I am looking for a way to move my data up without using sort. In the example
below there is a list of employees, what I need is something that will give
the result shown in the second example after I removed Bill and Nancy. The
items can not be sorted since they have to maintain there position relative
to each other. Deleting the cells (and having the cells below move up) is
not an option. Nor is it an option to create a hidden row and assigning each
name a ranking number to sort on.

B3 = John
B4 = Bill
B5 = Linda
B6 = Adam
B7 = Nancy
B8 = Robert
B9 = Brian


B3 = John
B4 = Linda
B5 = Adam
B6 = Robert
B7 = Brian
B8 =
B9 =
 
R

Rick Rothstein

Deleting the cells (and having the cells below move up) is not an option.

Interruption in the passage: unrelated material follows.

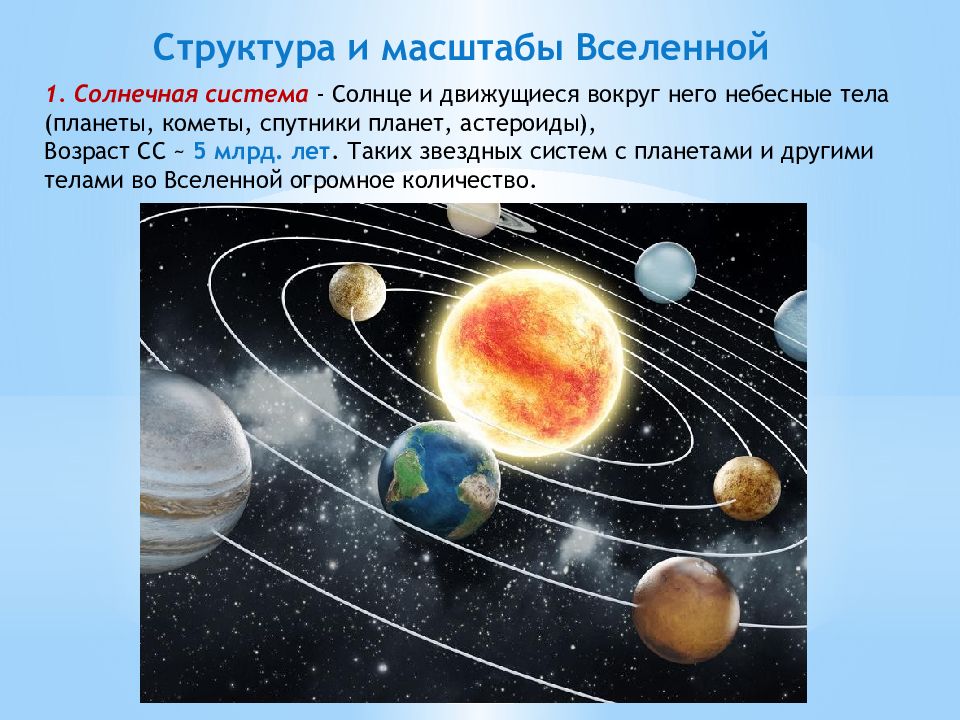 Структура и масштабы Вселенной

1. Солнечная система - Солнце и движущиеся вокруг него небесные тела (планеты, кометы, спутники планет, астероиды),
Возраст СС ~ 5 млрд. лет. Таких звездных систем с планетами и другими телами во Вселенной огромное количество.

Based on your example, I don't see why the above would do what you want. Is
there other data that is involved? If so, what happens to the data that was
assigned to Bill and Nancy?
 
O

ordnance1

Sorry yes there is other data. I just provided this as an example, but in
reality this is a vacation calendar and for the people that have an approved
vacation I sort them by name and that takes Care of any blank cells with in
that group. Then I have 7 Next In Line positions and these can not be sorted
because unlike the people that have approved vacation (there names can
appear in any order, we prefer alphabetical) the Next In Line positions are
first come first serve so we must preserve the order in which they were
placed on the list. Since there are other days on the calendar below them I
can not delete the cell and move those below up.
 
R

Rick Rothstein

I'm afraid I'm still not clear on what is going on here. What happens to the
data on the rows with Bill and Nancy's names on them when Bill and Nancy's
names are deleted? Do they get preserved and moved down? If preserved and
moved down, do they have to stay in their current order or can just go to
the bottom in the order they are deleted?
 
O

ordnance1

I also sent a reply in html format with a screen shot. let me know if you
were unable to view it.
 
O

ordnance1

Just picture a calendar and these are names listed for a particular day (each day is made up of a group of cells in my case each day has 47 cells aligned in a column for example B5:B47) see picture below (I hid some rows to keep the pictue small). Each color represents a different workgoud and the grey cell are the Next Line cells.